In a large, deep pan or flameproof casserole over a medium heat, add a little olive oil, let it heat up and then add the garlic, leek and onion. Saute gently for 6-8 minutes until everything is soft, fragrant and translucent. Throw in the asparagus and broccolini and fold everything together. Zest in the lemon and add a squeeze of juice. Season everything well to taste. Scatter the prosciutto over the top and then crack the eggs over the top of everything. Give the pan a bit of a jiggle so that the egg settles out evenly, then pop a lid on and continue to cook at a low-ish heat for another 5-6 minutes, until the egg whites are just set and the yolks are still runny. Season again, drizzle over a little olive oil, dot the soft cheese over the top and tear up the mint and scatter over.
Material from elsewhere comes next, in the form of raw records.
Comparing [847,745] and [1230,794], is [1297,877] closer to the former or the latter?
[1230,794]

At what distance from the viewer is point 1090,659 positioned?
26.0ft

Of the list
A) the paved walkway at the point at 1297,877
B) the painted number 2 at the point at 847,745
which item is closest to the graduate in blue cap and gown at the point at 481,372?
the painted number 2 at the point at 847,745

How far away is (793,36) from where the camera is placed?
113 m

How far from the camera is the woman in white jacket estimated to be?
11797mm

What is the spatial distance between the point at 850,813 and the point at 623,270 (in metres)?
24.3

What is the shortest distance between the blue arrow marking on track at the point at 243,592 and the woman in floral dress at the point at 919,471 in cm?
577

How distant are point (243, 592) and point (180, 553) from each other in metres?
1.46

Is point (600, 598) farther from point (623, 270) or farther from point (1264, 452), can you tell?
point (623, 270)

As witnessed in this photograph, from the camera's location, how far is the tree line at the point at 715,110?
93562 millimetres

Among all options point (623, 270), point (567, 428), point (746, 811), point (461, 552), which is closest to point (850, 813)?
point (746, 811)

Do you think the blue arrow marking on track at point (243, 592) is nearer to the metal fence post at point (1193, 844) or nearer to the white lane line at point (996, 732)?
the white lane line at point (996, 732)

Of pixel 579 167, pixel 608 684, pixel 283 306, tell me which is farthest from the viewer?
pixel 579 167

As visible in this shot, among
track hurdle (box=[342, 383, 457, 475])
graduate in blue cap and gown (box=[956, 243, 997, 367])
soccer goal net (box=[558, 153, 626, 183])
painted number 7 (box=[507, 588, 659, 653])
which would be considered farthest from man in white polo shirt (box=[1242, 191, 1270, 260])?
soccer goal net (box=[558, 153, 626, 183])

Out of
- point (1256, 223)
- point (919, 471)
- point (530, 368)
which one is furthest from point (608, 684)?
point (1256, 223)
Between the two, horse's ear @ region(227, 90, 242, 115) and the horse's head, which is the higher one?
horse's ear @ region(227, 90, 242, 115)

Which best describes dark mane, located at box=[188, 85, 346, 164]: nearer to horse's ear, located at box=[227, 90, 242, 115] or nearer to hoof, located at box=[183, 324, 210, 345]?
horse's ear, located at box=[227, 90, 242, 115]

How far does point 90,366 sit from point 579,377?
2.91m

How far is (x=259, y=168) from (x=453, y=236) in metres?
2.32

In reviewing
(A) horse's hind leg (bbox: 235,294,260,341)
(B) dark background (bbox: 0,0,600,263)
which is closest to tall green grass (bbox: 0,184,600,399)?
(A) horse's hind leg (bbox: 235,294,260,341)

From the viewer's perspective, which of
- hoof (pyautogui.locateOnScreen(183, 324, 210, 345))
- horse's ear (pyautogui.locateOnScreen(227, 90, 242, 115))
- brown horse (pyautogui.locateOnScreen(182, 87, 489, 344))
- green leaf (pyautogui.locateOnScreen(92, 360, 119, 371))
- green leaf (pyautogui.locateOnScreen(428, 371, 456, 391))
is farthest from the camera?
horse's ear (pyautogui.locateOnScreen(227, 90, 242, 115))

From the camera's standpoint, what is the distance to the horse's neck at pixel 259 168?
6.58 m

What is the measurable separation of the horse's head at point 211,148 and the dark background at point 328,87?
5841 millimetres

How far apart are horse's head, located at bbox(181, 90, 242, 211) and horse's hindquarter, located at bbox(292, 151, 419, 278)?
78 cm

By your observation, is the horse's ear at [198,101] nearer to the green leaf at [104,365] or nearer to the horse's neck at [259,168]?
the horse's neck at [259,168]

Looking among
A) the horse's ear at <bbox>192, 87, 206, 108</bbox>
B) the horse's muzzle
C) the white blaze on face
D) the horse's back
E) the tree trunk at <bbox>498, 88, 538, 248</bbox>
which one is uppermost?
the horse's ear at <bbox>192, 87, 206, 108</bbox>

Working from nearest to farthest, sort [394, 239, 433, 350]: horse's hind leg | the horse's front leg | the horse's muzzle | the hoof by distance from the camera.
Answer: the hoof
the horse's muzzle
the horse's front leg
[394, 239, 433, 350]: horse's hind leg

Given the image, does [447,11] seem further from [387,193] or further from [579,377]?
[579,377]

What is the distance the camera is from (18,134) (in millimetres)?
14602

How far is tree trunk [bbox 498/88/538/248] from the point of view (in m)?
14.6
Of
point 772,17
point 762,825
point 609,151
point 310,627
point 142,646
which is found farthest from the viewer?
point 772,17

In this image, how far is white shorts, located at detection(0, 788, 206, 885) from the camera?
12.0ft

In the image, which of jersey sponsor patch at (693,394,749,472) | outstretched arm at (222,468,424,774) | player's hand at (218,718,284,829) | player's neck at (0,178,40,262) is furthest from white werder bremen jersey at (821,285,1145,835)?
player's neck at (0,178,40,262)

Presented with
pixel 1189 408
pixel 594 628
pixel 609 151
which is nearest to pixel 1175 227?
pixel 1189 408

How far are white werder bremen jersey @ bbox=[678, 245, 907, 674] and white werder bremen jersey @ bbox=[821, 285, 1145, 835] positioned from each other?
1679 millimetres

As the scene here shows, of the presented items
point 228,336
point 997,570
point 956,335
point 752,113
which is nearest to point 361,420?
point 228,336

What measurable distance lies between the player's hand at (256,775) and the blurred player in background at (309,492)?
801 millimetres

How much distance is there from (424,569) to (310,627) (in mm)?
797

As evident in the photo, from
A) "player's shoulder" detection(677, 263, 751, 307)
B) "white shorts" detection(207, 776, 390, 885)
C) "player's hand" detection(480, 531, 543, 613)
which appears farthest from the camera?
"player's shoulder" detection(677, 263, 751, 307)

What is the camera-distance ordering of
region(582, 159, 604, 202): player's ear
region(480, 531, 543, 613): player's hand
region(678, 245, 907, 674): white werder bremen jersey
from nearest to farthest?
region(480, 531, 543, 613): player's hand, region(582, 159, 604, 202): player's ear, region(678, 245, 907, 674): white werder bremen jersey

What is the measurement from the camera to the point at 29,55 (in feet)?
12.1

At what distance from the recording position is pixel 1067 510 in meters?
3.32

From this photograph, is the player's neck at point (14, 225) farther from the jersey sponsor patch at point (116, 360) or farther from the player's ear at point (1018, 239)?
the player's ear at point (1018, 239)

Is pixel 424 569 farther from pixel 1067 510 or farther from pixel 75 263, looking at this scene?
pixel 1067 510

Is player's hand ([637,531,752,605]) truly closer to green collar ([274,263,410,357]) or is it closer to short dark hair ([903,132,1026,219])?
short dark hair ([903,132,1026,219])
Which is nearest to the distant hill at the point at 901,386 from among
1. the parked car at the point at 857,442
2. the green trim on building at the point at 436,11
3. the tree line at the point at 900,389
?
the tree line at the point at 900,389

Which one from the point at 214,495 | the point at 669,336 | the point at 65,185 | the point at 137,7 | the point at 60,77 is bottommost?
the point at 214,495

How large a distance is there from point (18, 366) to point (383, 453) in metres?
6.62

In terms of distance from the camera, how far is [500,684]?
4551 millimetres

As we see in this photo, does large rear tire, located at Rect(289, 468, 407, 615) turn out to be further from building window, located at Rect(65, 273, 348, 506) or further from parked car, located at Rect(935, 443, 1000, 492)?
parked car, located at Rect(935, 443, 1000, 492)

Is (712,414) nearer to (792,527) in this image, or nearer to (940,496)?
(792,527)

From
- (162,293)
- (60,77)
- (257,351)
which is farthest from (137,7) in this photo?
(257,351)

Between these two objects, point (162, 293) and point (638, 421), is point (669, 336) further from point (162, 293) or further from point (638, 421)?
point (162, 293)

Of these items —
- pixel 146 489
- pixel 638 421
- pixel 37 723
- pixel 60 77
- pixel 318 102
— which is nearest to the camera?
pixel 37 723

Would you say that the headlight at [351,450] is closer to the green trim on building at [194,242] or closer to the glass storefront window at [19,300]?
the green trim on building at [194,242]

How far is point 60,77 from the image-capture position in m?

Serve while still lovely and hot, perhaps with some good bread on the side to mop up the goodness. 

Recipe: Sam Mannering’s breakfast salad
Recipe: Sam Mannering’s Omelette Arnold Bennett
Recipe: Sam Mannering’s asparagus frittata with feta, pine nuts and mint

They're not the prettiest fish, but monkfish are delicious, especially with parmesan and asparagus.

Sam Mannering

They’re not the prettiest fish, but monkfish are delicious, especially with parmesan and asparagus.


I’m leaping on the asparagus bandwagon one more time. Often with larger asparagus one runs the danger of overcooking one end and undercooking the other. This is an excellent way of dodging that. If you exercise enough self control, use the leftover puree for breakfast the next morning as it is absolutely delicious on toast with a couple of poached eggs. Just saying. 

Poor old monkfish doesn’t seem to get the attention it deserves. Damn ugly things but boy are they delicious. Ask for the cheeks, if you can get them; they’re meltingly sweet. 

I love going down to the fish markets to get whole monkfish; it always creates a stir. Someone will always ask in horror: “Are you actually going to eat that thing?” To which I reply in the affirmative with the utmost relish. 

Also, who doesn’t love parmesan? 

Monkfish with parmesan and asparagus

Prep time: 30 mins
Cook time: 15 mins
Serves: 4

1 large bunch of asparagus
Olive oil
Sea salt and black pepper

For the fish
600g monkfish fillets
Sea salt and black pepper
1 egg, beaten
4 tbsp flour
4 tbsp grated parmesan, plus extra
Butter, for frying

Trim the ends off the asparagus. Halve them and pop the stem end halves into a saucepan full of simmering water. Cook until they are well tender. Drain and pop into a blender with 3 tablespoons of olive oil, a generous seasoning of salt and pepper, and an even more generous grating of parmesan (you want to go for at least 3 tablespoons worth, but do it to taste). Blend until lovely and smooth, and then set aside. 

Quickly blanch the asparagus tips, and keep warm. 

Season the monkfish with salt and pepper, dredge through the beaten egg, dust very lightly with flour and roll in the grated parmesan. 

Set a frying pan over a reasonably high heat. Add a tablespoon or two of olive oil and a teaspoon of butter. Let it melt and bubble up before frying the fish on both sides until nicely golden brown, in batches if necessary. Grate a little more parmesan over the cooked fish, for good measure. 

To a warm platter or individual plates, dollop out the warmed asparagus puree, scatter over the asparagus, and arrange the fish on top. Serve immediately.